The most striking shift has been in retrocession. “The property retrocession market is currently buyer-favourable, with significant price softening in 2025—rates fell more sharply than in primary catastrophe reinsurance,” van der Straaten said.

He pointed to capital inflows from both traditional reinsurers and alternative vehicles.

“Capacity supported by catastrophe bonds and sidecars has strengthened supply, meeting continued strong demand from inflation and growing catastrophe exposures,” he said.

“Overall, conditions point to competitive pricing and accessible retro protection, with stable pricing and steady capacity expected in 2026 unless major catastrophes or capital withdrawals occur.”

Casualty and specialty under scrutiny

In casualty, van der Straaten noted, “so-called good years are under scrutiny as reserve deterioration in prior accident years raises doubts about previous optimism.

Competition for business and strong cedent relationships have limited reinsurers’ ability to push ceding commissions, a dynamic likely to continue unless casualty capacity tightens.”

Specialty markets remain challenged.
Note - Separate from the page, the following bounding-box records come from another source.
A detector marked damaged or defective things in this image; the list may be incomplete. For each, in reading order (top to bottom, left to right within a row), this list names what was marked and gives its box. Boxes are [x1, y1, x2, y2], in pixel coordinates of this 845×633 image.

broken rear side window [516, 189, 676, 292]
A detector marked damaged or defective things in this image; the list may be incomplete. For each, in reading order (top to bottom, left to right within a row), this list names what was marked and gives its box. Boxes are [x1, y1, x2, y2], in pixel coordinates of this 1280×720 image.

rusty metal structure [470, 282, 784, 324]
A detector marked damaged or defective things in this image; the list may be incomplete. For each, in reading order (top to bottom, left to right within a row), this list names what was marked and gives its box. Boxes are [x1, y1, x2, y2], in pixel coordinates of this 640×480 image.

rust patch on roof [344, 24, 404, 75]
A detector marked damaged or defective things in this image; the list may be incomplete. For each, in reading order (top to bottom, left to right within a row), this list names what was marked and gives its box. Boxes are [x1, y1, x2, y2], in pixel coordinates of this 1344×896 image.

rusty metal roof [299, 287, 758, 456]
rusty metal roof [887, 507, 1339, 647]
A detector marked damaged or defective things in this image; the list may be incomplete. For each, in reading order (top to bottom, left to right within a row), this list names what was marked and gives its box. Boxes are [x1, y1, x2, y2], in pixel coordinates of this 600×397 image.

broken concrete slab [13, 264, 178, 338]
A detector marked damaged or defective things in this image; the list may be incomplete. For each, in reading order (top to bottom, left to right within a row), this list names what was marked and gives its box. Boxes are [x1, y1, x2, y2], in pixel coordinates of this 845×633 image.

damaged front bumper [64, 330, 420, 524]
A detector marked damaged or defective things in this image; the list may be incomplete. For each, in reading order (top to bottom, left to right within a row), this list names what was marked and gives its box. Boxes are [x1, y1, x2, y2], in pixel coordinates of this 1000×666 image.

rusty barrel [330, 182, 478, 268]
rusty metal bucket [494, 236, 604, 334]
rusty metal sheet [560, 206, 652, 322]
For aviation, he said reinsurers require “transparency around exposure accumulation and clear war exclusions,” stressing the importance of stronger controls, clearer policy wordings and coordinated responses to geopolitical conflict.

On cyber, van der Straaten said growth has slowed but risks remain. “Systemic risk and aggregation potential are still key concerns. Reinsurers can respond with tighter coverage terms, disciplined pricing, real-time threat monitoring and ongoing innovation in cyber modelling to manage portfolio volatility.”

Political violence is another line adapting to heightened instability. “Reinsurers seek improved scenario modelling, clearer war-on-territory exclusions and stricter underwriting in unstable regions, with dynamic pricing structures reflecting rapidly changing risks,” he explained.

Trade, energy and longer-term challenges

Trade credit, political risk and marine cargo are being closely monitored, van der Straaten added, given the effects of global tariff negotiations, supply chain disruption and protectionism.

He also highlighted pressures in renewable energy. “Competition is driving down rates and loosening terms, raising concerns where technological development may outpace risk understanding. Reinsurers must prioritise underwriting discipline and long-term sustainability over short-term premium gains.”

Longer-term, persistent inflation and geopolitical instability are likely to keep markets unsettled.

“These trends may create capital market volatility and impact investment returns, insured values and loss costs,” van der Straaten warned.

“In the cat market, climate change and secondary perils remain a priority, with exposure to systemic risks in supply chains and infrastructure likely to surprise markets unprepared for sudden shifts in frequency or severity.”

Despite these uncertainties, he stressed Antares’ commitment to stability and partnership.

“We at Antares remain stable and committed to our broker and client partners. We are in a positive mood, with a strong foundation to develop our business further and navigate the market conditions in the forthcoming years,” he added.